Enfin il faut créer, pour les lanceurs d'alerte, un canal d'information sécurisé. Le bilan de la loi du 22 novembre 2007 – la première à instaurer la protection des lanceurs d'alerte dans le domaine de la corruption – dressé par M. Lionel Benaïche, secrétaire général du Service central de prévention de la corruption, montre que la loi reste lettre morte parce que la crainte des représailles s'avère plus forte que les garanties offertes par la loi. Dans un contexte de crise économique et de chômage élevé, les possibilités indirectes et sournoises d'intimidation dont disposent les employeurs – y compris l'administration – conduisent les gens à céder, à se résigner et à renoncer à donner l'alerte. Il faut donc prévoir un mécanisme de circulation de l'information via un canal sécurisé, l'anonymat devant être réservé à des situations exceptionnelles.

Imaginons que demain, en raison de l'aggravation des risques, l'on demande à un agent de la Direction générale de la sécurité intérieure (DGSI) et à un agent d'Orange qui sous-traite la mise en oeuvre des écoutes administratives de manquer gravement à l'éthique au nom de la lutte contre le terrorisme. S'ils donnent l'alerte, ces agents – l'un public, l'autre privé – seront poursuivis pour violation du secret défense. À cette situation – qui ne manquera pas de se poser – la loi n'apporte actuellement aucune réponse. Arbitrer ce dilemme ne relève pas du ressort du juge ; pour combler ce vide, je propose plutôt d'imiter la solution canadienne en créant une haute autorité administrative indépendante, composée de grandes consciences qui, dans un dialogue confidentiel, arbitreraient et le cas échéant offriraient une forme d'immunité aux lanceurs d'alerte lorsque la transgression serait considérée comme proportionnelle à la gravité de l'atteinte à l'intérêt général dénoncée.

L'habeas corpus numérique devrait enfin prévoir le renversement de la charge de la preuve.

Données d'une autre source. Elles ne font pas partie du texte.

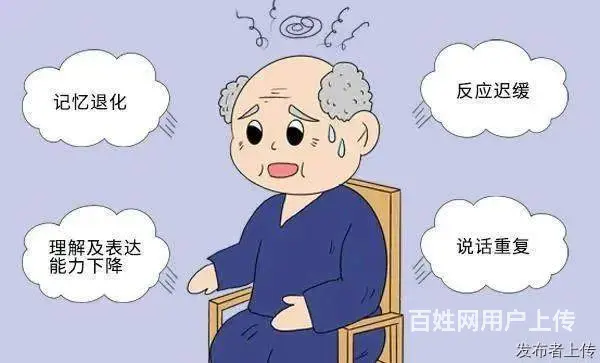 中老年人的健康生活方式每件都很重要 - 图片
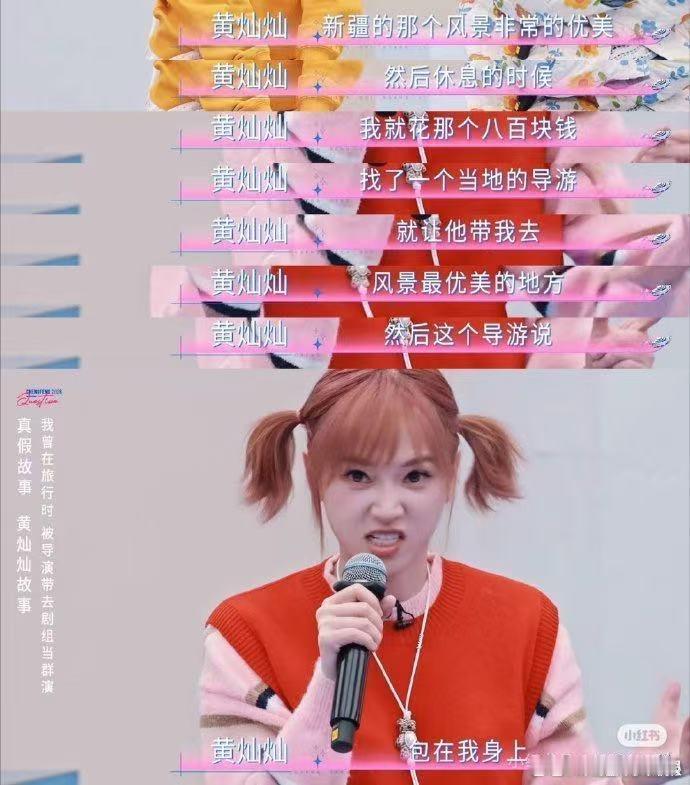 黄灿灿被导游拉去看王鹤棣种田 黄灿灿在新疆被导游拉去看王鹤棣 娱乐圈离谱趣事+1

Le législateur français et européen s'y est en effet résolu en matière de blanchiment en raison de la complexité et de l'opacité des infractions dans ce domaine ; or l'opacité n'est pas moindre en matière de graves atteintes à la vie privée. Le citoyen qui demain voudrait exercer son droit de contrôle sur une fiche personnelle du STIC pourrait alors se fonder sur l'obligation pour l'administration de prouver que la fiche est normale. Cette proposition viole certains principes de droit ; mais des dérogations s'avèrent parfois nécessaires. Ces questions complexes et difficiles s'inscrivent dans un débat de civilisation.